Il calcio, e lo sport in generale, richiede una progettualità a lungo termine, fornisce allenamenti funzionali alle partite, partite funzionali ai campionati, campionati che così rompono la monotonia della vita in carcere e sradicano l’assenza di prospettive all’interno delle celle. Non si contano più solo i giorni che mancano per uscire, ma le partite diventano appuntamenti attesi con trepidazione durante l’intera settimana e gli allenamenti sono molto più di una semplice ora d’aria. Da una mail mandata pensando di trovare vuoto dall’altra parte, alla collaborazione con il CSI del territorio, quello di Varese, che ha colto al balzo la proposta e si è messo in campo insieme a noi, condividendone i valori e le prospettive. Trasformare la rabbia in grinta, lo sfogo in passione, trasformare un gruppo di concellini e detenuti in una vera e propria squadra di calcio. La prima regola: sul campo da calcio non vigono le regole della prigione. Lasciare fuori l’aggressività, la necessità di dimostrarsi sempre più forti e lasciare invece spazio alla collaborazione, al saper dare aiuto e chiedere scusa, al sapersi sacrificare per gli altri.
Si gioca una volta ogni due settimane. Le prime partite sono già state disputate e il calendario è pieno fino a giugno. L’entusiasmo delle squadre che entrano è alto, tanto quanto il nostro. Rendersi conto di come il calcio sia un legame che rompe ogni tipo di muro è forte. Da una parte del campo le squadre del CSI Varese, dall’altra il team formato dai detenuti della casa circondariale di Busto Arsizio. Un incontro che non può che fare bene per tutte le realtà che si mettono in gioco. Un allenamento a settimana per i ragazzi di casa che con cuore e grande senso di appartenenza alla squadra si trovano ogni martedì al campo, pronti a mettercela tutta, accantonando per qualche ora l’essere chiusi in carcere e la durezza della realtà che devono affrontare.

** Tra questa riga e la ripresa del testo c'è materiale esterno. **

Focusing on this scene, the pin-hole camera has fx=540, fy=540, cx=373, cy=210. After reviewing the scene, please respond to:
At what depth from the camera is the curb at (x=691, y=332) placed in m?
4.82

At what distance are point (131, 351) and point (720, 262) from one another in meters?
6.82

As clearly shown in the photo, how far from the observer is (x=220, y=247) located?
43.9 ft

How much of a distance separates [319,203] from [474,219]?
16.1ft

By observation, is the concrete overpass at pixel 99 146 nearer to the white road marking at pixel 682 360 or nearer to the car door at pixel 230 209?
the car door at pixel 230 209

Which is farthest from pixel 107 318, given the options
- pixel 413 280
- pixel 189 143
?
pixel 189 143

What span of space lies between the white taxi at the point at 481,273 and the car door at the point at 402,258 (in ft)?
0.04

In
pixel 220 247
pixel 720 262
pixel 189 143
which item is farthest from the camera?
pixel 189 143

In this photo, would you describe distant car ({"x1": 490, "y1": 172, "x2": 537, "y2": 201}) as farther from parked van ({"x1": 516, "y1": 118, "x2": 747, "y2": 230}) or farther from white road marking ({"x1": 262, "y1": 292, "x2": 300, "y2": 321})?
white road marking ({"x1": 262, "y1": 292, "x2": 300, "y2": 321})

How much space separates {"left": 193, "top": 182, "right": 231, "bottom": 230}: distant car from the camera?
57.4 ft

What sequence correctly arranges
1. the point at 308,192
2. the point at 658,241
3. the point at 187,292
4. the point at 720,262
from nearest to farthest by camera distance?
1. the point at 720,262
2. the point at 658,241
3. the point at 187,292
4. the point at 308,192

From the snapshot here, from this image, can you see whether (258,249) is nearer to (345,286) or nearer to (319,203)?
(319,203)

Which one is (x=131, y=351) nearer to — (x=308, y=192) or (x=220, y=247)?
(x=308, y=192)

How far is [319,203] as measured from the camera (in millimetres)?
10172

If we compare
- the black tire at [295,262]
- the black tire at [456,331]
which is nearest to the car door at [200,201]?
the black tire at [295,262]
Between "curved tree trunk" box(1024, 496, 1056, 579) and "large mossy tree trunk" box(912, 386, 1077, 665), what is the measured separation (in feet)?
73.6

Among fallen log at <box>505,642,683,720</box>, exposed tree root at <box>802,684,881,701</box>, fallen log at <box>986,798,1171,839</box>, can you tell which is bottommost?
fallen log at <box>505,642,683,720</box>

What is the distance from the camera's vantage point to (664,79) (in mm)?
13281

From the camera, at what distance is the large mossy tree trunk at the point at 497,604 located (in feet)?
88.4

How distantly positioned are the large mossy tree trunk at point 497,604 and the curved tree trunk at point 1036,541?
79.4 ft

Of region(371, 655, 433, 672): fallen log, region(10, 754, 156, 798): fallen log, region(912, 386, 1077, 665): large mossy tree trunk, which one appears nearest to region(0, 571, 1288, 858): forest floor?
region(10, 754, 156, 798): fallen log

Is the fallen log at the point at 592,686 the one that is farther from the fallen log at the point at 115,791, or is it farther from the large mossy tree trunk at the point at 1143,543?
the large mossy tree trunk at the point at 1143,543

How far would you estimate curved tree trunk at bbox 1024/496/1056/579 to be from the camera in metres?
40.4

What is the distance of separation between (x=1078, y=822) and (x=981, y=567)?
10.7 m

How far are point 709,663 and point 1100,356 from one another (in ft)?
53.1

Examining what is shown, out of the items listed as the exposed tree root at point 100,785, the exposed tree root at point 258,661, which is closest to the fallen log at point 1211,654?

Vincere, perdere, pareggiare, la differenza è poca. Quel che conta in campo è sentirsi liberi, sentire di avere una possibilità di esprimersi con il pallone tra i piedi. Segnare un goal, battere un cinque, abbracciarsi con compagni e avversari al termine della partita. Comunque vada ci sarà ancora un’altra partita da giocare, un’altra opportunità.
In conclusione, ci terremmo a ringraziare per la possibilità e la collaborazione tutta la Rete che si è attivata intorno a questo progetto: in primo luogo la Direzione del Carcere di Busto Arsizio e i funzionari giuridico pedagogici dell’Area trattamentale per tutto il lavoro svolto. Il Csi Varese per l’entusiasmo e l’attivazione da subito dimostrate, e un grazie anche a tutte le squadre che si stanno prodigando per poter giocare amichevoli con la nostra squadra. Di cuore grazie a Intrecci che supporta sempre con entusiasmo e sguardi ampi il lavoro di noi educatori. Grazie all’associazione L’altro pallone per il prezioso lavoro che svolge Gianmarco Duina come mister della squadra. E un enorme grazie ai calciatori ristretti che riescono a vivere momenti di sport così preziosi.